While Pollock was celebrated and canonized for his drip paintings for a significant portion of his short life, Herrera, an immigrant woman from Cuba, only began receiving recognition very recently—despite having prefigured later artistic trends such as Op art and minimalism. She had been practicing and refining the idea of abstraction since the fifties in New York, alongside her more publicized peers such as Leon Polk Smith and Barnett Newman. The collection in this exhibit, referenced by the second half of the title, “Pollock to Herrera,” aims to emphasize the inclusion of artists previously marginalized, and place them in conversation with the more well known white male artists of abstract expressionism.
Carmen Herrera, Equilibrio, 2012
Herrera—born in Havana, Cuba in 1915—had faced significant discrimination in the New York art world until her long-overdue recognition in the early 2000s when she was included at the Frederico Sève Gallery with other female geometric painters. Since then, her artistic vision has been acknowledged, and the artist is now recognized for her geometric abstraction paired with her reductive color palette and impeccable application. At age 103, she continues to work in her Manhattan studio today. Her 2012 piece, Equilibrio, brings formal oppositions into balance: three isosceles triangles are balanced on top of each other, and a stark contrast is represented between positive and negative spaces.
Louise Nevelson, Mrs. N’s Palace, 1964–77
In the same room as Herrera’s Equilibrio breathes Louise Nevelson’s massive sculpture Mrs. N’s Palace, which dominates the entire space with its imposing size and monochromatic black. Nevelson, another immigrant woman from Ukraine, was especially fascinated with Cubism. In the 1930s, Nevelson traveled to Munich, Germany, to study Cubism. Cubist techniques seep profoundly into her sculptures including this one, where the assemblage of disparate found objects seems to represent multiple planes of perspective and are forced to create a uniform whole.

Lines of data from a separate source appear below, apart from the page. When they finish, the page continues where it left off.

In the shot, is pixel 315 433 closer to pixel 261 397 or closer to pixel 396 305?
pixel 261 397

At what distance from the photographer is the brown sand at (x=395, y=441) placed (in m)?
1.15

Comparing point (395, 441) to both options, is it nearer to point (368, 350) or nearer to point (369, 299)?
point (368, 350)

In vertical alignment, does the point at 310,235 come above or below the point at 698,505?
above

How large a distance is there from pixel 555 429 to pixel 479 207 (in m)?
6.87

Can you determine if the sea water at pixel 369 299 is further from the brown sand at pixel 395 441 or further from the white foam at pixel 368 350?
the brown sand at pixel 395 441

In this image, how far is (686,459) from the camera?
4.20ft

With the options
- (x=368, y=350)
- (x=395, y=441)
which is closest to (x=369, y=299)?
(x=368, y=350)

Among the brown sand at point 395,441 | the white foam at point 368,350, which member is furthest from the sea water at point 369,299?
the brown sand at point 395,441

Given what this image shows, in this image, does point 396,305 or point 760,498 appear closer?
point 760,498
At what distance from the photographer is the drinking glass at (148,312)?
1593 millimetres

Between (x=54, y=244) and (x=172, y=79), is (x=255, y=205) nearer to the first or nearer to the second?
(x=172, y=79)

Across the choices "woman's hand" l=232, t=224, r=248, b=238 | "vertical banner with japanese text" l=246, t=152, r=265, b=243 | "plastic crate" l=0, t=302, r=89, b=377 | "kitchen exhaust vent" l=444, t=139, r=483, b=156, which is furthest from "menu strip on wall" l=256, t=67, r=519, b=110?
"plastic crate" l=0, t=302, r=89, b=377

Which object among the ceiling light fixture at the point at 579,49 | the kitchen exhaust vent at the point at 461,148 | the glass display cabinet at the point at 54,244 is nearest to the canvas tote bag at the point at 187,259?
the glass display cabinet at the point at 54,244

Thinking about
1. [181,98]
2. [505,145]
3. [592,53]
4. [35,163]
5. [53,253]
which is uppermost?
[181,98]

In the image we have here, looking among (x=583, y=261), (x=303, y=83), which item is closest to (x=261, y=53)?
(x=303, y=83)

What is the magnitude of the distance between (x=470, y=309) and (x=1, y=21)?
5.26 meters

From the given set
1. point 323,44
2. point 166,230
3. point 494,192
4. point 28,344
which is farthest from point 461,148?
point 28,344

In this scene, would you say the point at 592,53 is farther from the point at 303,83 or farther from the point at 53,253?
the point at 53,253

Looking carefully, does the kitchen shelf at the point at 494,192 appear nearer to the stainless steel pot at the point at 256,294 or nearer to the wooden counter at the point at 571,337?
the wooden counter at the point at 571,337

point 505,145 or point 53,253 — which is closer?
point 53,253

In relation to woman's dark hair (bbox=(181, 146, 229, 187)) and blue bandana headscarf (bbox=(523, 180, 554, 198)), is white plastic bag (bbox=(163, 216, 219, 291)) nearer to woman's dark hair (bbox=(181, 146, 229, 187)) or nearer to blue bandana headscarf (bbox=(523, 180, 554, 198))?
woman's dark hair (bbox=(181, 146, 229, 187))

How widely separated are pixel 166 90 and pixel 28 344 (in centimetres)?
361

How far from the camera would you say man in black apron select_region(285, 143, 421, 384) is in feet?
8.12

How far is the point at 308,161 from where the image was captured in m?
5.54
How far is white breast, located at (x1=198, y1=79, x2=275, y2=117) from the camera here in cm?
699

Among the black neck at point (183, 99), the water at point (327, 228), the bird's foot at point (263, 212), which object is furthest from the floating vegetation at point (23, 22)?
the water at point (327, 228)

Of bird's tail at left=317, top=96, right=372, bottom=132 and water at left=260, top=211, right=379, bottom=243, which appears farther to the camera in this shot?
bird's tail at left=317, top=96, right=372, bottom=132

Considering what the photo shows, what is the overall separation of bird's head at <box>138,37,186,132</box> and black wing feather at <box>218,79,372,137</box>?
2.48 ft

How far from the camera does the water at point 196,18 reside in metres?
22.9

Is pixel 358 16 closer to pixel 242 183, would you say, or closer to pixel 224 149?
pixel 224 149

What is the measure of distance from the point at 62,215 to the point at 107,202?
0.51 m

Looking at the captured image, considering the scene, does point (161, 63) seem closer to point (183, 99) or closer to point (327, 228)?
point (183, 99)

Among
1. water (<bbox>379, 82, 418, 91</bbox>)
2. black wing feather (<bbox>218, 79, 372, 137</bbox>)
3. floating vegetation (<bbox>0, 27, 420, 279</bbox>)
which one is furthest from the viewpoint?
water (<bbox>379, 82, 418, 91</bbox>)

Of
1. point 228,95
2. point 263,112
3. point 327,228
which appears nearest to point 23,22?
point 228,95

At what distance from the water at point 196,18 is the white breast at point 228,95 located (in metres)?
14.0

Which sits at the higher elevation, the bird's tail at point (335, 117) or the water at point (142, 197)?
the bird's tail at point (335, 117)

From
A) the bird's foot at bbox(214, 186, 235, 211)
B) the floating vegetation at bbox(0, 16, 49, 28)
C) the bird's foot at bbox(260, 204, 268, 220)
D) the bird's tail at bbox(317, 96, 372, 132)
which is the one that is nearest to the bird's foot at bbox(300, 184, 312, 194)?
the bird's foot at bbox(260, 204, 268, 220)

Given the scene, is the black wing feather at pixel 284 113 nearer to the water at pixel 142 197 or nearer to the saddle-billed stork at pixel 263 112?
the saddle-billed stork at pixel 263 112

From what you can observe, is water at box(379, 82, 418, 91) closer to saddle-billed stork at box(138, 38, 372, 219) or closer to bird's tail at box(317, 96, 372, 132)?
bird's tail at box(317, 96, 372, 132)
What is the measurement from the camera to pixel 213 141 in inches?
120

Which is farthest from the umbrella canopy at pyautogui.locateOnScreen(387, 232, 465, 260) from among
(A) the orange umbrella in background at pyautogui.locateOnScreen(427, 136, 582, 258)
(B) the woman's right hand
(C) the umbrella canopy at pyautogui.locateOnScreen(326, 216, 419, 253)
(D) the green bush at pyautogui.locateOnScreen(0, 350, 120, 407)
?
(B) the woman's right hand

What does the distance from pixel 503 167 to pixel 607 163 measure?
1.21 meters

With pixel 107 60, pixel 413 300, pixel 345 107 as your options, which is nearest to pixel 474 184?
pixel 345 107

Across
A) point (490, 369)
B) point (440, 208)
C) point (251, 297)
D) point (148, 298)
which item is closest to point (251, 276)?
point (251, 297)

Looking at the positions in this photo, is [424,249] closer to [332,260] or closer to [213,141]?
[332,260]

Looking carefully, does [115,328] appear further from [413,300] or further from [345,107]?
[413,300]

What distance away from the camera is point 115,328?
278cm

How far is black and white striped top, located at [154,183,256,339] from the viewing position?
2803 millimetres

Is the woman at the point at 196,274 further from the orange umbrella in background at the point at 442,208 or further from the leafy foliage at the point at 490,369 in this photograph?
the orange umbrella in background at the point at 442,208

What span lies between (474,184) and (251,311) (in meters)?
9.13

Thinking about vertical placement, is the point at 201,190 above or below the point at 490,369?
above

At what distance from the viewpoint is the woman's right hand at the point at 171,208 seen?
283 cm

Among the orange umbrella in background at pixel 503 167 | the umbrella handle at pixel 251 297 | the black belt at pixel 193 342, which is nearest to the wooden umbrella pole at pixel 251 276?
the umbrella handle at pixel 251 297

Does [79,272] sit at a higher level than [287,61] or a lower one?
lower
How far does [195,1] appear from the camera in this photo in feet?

Like her abstract expressionist contemporaries Rothko and Newman, she believed in evoking a sense of spiritual transcendence; her sculptures often resemble chapels or meditative spaces, and such ethereal emotions are heightened by her characteristic use of monochromatic black or white.
“Epic Abstraction” is a living exhibit; pieces will continue to be added and replaced to match our changing times.